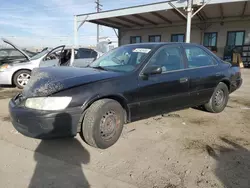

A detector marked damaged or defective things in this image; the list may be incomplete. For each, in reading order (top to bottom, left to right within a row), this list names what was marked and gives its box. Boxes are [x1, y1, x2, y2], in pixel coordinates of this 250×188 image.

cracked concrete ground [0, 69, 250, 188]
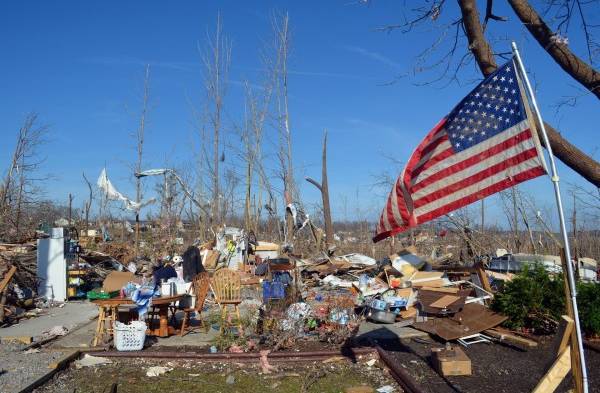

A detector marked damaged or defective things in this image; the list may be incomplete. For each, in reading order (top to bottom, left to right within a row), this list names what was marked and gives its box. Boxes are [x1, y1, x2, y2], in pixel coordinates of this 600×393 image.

--

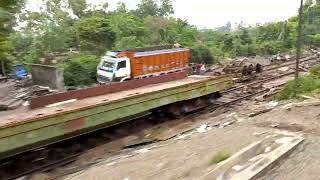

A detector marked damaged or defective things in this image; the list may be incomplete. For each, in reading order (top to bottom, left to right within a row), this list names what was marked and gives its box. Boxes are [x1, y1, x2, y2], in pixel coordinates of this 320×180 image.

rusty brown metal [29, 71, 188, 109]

# EXERCISE BRIEF
Present the records from the line containing "this 250×188 image." through the line containing "cracked concrete ground [0, 69, 250, 188]", inclusive, as a Markdown table with the columns Row and Line, skipping blank lines.

# WORKED ANSWER
| Row | Line |
|---|---|
| 1 | A detector marked damaged or defective things in this image; the list may be incomplete. For each, in reading order (top to bottom, left to right within a row), this list names what was marked and gives its box. Boxes are [x1, y1, x2, y2], in pixel coordinates of this 250×188 image. |
| 2 | cracked concrete ground [0, 69, 250, 188] |